In 1969, Rominger was replaced by Tom Bryant for musical differences. A second album, Aurora, was released in 1969, which did not sell any better than the first one. Despite positive critical reviews, the singles nor the albums made any commercial impact, and the group disbanded in November 1969.

Roger Hedge was a full-timer in a motorhome traveling around the country for many years. He spent a lot of time in the San Jose area and spent his last few years in Oregon to be near his family. He died on January 17, 2022, in Prineville, Oregon. Jim McPherson, who later co-wrote Jefferson Starship's song "Jane", died in California on June 24, 1985. Dennis Carrasco lives in Northern California, and is still an active musician.
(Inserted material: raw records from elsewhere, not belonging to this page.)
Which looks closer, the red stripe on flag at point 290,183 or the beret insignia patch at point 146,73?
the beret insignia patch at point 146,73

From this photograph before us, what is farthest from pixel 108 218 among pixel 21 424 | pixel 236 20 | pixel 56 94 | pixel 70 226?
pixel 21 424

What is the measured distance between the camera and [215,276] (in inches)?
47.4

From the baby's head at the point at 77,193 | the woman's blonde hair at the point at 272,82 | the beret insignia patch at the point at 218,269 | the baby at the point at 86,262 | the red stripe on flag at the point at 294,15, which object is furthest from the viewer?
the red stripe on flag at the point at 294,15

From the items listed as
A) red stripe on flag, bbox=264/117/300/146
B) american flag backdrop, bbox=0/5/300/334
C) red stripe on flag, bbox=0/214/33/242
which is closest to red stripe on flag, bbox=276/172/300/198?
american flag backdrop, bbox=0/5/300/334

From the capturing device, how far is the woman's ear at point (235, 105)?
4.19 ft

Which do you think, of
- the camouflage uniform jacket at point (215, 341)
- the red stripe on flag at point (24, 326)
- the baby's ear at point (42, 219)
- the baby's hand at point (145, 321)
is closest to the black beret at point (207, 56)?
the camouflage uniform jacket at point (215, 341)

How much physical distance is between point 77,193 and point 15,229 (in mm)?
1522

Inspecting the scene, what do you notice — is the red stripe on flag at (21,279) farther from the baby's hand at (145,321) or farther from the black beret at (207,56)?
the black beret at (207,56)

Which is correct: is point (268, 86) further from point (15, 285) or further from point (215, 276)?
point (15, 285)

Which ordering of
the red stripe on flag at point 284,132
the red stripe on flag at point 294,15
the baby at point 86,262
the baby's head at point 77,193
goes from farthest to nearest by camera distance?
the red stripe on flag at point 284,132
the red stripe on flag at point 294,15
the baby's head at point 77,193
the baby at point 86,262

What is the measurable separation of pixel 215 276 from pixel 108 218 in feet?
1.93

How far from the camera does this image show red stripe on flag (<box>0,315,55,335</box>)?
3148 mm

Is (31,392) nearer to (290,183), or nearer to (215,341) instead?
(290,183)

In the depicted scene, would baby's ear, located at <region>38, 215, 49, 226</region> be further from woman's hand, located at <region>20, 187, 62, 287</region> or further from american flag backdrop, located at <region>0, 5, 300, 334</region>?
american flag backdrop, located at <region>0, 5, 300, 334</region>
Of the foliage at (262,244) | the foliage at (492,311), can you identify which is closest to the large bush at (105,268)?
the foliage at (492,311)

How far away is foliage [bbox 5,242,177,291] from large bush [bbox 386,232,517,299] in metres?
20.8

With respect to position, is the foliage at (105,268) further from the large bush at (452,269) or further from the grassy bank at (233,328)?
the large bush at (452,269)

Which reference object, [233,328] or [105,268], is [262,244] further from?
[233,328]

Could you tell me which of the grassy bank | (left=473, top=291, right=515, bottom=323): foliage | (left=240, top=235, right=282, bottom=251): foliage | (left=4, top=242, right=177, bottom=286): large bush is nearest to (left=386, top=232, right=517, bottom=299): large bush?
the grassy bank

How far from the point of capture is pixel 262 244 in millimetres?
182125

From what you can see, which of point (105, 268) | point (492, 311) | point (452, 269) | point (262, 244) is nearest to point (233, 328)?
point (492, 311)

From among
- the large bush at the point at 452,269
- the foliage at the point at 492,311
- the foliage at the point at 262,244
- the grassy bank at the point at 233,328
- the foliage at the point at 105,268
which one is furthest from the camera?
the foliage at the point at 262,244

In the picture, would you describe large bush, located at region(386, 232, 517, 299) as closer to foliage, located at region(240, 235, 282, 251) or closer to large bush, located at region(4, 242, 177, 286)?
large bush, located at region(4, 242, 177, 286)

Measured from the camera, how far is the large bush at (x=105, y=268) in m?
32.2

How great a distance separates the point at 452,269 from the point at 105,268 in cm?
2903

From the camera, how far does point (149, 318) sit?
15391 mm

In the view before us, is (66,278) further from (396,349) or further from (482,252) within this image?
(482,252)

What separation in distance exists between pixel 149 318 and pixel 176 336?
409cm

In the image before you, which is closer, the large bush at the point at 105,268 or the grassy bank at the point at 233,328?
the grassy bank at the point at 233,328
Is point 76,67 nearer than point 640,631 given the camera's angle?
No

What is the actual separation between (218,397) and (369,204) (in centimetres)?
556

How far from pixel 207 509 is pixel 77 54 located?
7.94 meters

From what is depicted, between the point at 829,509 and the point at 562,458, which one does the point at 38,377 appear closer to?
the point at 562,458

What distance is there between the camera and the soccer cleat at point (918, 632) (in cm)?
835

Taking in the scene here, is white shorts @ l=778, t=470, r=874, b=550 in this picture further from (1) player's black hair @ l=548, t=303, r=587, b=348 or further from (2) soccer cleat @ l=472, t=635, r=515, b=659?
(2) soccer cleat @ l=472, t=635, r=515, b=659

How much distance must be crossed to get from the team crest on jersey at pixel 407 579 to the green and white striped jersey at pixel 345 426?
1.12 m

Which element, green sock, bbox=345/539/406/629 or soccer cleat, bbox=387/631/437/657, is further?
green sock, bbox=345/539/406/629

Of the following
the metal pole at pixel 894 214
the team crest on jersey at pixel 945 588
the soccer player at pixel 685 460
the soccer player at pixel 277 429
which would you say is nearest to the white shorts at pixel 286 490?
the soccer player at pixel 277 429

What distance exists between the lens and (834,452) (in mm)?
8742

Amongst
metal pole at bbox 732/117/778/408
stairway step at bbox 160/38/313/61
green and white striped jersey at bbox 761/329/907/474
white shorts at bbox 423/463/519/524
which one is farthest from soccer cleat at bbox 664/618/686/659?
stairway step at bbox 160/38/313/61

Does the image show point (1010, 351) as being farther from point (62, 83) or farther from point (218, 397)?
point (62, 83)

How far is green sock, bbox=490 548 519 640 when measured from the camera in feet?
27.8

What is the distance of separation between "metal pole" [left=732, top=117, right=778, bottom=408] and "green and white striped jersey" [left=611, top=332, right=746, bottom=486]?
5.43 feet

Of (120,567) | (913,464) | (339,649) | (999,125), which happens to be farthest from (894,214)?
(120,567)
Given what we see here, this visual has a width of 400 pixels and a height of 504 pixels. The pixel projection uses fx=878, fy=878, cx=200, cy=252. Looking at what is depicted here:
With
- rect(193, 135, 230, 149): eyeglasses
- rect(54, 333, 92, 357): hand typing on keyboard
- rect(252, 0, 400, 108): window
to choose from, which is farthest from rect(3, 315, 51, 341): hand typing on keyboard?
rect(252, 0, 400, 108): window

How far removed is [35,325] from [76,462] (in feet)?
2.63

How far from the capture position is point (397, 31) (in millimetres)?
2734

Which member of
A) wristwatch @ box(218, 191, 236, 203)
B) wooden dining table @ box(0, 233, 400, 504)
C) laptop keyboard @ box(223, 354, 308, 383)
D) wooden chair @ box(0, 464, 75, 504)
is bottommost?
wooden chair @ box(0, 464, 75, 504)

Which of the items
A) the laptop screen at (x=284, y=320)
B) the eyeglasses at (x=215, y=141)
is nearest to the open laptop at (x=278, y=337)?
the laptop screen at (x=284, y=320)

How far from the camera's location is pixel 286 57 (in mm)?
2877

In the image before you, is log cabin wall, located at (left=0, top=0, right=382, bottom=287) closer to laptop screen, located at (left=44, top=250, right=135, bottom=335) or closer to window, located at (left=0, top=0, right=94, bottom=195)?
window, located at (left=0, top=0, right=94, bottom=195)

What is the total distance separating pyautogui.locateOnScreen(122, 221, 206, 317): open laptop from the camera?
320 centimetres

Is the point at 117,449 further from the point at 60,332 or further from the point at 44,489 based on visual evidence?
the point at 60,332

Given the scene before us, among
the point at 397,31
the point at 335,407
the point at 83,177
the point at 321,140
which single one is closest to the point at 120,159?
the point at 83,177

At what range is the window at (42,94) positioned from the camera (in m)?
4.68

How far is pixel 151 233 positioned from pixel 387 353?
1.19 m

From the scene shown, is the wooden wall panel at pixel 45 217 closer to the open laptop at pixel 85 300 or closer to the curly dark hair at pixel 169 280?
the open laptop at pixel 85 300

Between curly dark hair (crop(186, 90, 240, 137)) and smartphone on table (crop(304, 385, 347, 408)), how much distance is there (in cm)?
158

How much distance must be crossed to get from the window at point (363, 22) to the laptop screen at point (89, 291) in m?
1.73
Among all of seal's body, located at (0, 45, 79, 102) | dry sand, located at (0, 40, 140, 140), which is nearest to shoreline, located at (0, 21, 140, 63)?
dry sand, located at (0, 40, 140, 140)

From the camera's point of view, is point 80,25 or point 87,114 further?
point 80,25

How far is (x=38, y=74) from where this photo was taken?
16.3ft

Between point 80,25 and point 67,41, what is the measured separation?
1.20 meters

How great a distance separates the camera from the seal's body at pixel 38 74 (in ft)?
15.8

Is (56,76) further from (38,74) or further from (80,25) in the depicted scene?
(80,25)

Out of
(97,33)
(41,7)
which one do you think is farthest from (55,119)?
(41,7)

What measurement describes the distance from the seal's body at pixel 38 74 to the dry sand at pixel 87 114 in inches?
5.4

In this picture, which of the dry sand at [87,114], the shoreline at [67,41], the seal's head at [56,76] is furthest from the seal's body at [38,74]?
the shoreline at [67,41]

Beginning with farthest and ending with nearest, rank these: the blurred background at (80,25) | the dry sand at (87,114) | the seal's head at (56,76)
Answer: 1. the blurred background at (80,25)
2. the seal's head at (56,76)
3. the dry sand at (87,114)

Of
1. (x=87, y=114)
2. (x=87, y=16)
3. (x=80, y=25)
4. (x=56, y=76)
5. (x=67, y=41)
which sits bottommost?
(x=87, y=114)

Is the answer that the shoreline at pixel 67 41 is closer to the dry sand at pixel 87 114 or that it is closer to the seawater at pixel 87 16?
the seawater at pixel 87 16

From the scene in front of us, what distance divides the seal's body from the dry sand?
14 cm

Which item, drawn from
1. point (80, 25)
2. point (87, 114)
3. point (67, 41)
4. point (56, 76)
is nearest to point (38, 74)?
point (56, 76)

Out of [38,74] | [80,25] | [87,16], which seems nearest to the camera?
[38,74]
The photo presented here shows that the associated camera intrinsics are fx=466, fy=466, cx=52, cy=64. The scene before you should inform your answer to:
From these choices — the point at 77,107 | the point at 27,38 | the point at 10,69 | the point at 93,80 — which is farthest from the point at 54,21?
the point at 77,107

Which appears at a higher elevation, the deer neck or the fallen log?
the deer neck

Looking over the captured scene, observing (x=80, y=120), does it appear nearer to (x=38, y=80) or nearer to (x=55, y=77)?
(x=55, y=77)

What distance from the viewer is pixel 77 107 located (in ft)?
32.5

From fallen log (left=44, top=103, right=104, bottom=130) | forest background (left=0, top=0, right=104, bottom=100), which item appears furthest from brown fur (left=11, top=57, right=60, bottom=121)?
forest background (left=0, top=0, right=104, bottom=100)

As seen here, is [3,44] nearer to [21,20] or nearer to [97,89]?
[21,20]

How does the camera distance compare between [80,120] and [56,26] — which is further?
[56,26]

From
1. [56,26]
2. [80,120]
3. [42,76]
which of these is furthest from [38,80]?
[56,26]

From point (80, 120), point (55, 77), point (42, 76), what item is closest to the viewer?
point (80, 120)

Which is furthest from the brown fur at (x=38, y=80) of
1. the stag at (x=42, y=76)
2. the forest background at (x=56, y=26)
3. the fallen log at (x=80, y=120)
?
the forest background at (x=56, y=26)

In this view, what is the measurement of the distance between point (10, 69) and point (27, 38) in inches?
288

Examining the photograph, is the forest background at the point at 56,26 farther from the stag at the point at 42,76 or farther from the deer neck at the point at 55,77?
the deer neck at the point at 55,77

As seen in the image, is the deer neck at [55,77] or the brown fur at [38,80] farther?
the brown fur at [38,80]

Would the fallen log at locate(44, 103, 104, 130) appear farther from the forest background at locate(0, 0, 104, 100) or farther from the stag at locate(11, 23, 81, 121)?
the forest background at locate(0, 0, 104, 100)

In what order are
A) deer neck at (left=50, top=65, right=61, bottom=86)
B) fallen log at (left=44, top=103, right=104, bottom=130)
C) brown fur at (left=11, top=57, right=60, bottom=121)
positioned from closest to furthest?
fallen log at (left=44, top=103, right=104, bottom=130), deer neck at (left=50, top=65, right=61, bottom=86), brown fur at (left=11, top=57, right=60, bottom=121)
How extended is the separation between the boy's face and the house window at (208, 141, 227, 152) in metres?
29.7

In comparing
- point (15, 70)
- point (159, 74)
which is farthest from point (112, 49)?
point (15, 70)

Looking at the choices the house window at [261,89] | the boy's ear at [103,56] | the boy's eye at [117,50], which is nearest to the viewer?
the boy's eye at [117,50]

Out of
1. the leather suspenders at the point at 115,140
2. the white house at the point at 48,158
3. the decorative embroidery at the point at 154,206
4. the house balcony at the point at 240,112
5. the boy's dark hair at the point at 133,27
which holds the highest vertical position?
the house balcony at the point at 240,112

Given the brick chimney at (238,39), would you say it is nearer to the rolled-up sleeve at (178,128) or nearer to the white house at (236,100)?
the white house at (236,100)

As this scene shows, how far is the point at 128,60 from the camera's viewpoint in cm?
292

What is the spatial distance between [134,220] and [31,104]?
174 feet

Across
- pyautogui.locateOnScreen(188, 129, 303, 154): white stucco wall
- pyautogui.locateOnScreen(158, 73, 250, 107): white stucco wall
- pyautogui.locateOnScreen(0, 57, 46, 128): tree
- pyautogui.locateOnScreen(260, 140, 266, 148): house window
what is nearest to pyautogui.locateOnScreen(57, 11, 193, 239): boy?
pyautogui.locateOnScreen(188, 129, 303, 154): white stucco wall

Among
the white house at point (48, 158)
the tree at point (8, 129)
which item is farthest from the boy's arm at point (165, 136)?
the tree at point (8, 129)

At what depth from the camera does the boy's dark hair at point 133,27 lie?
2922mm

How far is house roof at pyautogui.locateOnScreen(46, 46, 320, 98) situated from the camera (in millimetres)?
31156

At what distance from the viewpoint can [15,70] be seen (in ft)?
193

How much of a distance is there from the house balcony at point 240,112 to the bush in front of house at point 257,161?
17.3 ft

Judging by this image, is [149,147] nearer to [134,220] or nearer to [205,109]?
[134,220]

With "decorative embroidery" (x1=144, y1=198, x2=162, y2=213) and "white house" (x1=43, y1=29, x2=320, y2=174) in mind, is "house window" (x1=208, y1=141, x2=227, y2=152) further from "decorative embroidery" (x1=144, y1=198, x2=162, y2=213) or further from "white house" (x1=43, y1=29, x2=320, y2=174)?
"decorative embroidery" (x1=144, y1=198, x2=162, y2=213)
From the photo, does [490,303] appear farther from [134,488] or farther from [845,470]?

Tom Bryant lives on the East Coast. Bob Rominger, after a career flying fighters retired from the USAF, lives in Newnan, Georgia, and is a retired flight instructor from Delta Air Lines.

Alec Palao, a passionate fan of Bay Area music of the 1960s and 1970s, spent a couple years doggedly obtaining early Trolls demos, unused album tracks from various companies holding the rights to their music, added some raw live tracks, and put together a CD of the unreleased material for Ace Records. The CD became available in the US in December 2013. All other Stained Glass and/or Trolls CDs are unauthorized.